Extensibility is designed in. While initial research focused on Linux privilege escalation, the architecture aims to support web application testing and API fuzzing use-cases. The connection abstraction separates command execution from LLM orchestration, potentially supporting handlers for web requests, database queries, or cloud API calls.
Gotcha
This is explicitly research software, and the README’s warnings are there for good reason. The framework executes arbitrary commands suggested by LLMs on live systems. In local mode, you’re giving an AI agent shell access to your actual machine. The README explicitly warns: ‘This software will execute commands on live environments. When using local shell mode, commands will be executed on your local system, which could potentially lead to data loss, system modification, or security vulnerabilities.’ Even with SSH to isolated VMs, there’s potential for unintended consequences—the LLM might suggest commands that corrupt data, exhaust resources, or trigger unintended side effects.
Effectiveness varies by LLM choice and task complexity. The published research comparing multiple LLMs shows that performance differs significantly between models on privilege escalation benchmarks. For real-world penetration testing workflows, this creates a practical reality: you can’t reliably depend on autonomous agents to complete objectives without human supervision. The framework is valuable for studying LLM capabilities and limitations, not for automating away the human pentester. Additionally, running extensive experiments gets expensive quickly when using commercial APIs—systematic benchmarking across multiple scenarios and models can accumulate significant costs.
There’s also a security warning in the README about scams: the project explicitly states it’s not involved in any crypto coin, and warns that a Twitter account claiming association is attempting fraud.
Verdict
Use HackingBuddyGPT if you’re a security researcher exploring AI capabilities in offensive security, an academic studying autonomous agent behavior in constrained adversarial environments, or a curious professional pentester who wants to experiment with LLM-augmented workflows in isolated lab settings.

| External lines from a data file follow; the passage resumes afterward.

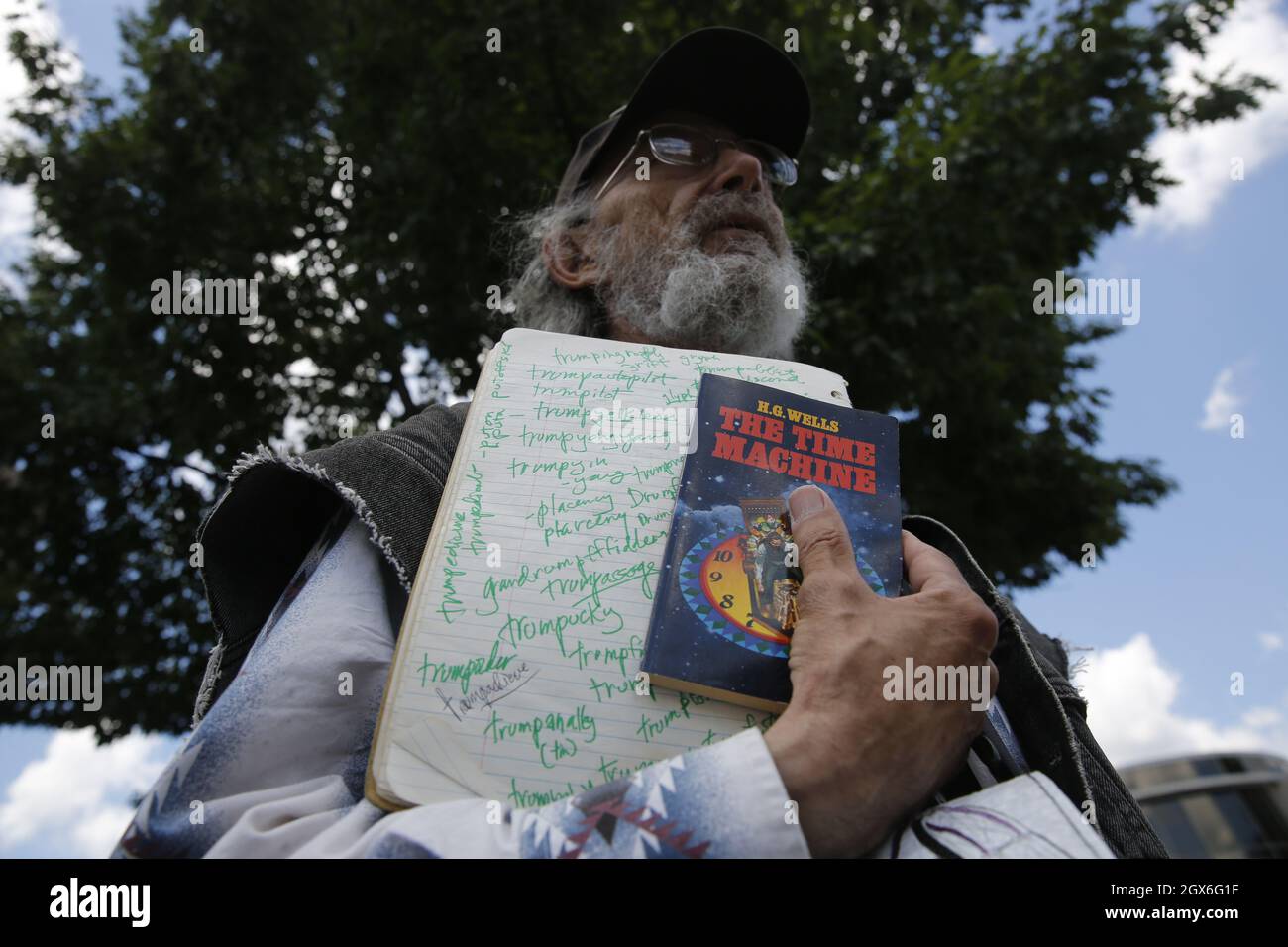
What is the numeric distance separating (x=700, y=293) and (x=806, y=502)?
0.99 m

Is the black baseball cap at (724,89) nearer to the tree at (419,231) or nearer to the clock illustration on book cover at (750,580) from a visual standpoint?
the clock illustration on book cover at (750,580)

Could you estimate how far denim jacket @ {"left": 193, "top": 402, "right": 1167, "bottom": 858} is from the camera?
119 centimetres

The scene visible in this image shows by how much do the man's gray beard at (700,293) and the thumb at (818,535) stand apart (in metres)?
0.95

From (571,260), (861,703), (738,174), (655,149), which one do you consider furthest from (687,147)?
(861,703)

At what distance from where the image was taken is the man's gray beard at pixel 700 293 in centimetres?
198

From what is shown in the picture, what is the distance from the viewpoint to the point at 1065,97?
17.6 feet

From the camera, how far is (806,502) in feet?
3.67

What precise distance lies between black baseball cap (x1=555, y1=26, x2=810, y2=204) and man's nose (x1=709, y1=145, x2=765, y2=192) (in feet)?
0.73

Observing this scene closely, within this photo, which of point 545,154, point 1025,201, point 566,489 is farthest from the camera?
point 545,154

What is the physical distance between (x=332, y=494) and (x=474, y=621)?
0.49 meters

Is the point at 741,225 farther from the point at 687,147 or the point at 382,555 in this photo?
the point at 382,555

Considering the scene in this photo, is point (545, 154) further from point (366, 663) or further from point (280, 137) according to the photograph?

The framework excels at enabling systematic, reproducible experiments comparing different LLMs and prompt strategies against standardized benchmarks. Skip it if you need production-ready penetration testing automation, lack dedicated isolated testing infrastructure (VMs or containers you’re willing to potentially compromise), want plug-and-play security tools for client engagements, or expect LLMs to autonomously replace human security expertise. This is fundamentally a research platform—its value proposition is enabling systematic study of what LLMs can do in security contexts, not providing operational tooling. The 50-line simplicity makes it perfect for rapid prototyping and experimentation, but that same simplicity means you’re responsible for understanding both the security implications and the AI safety considerations of autonomous agents with command execution privileges.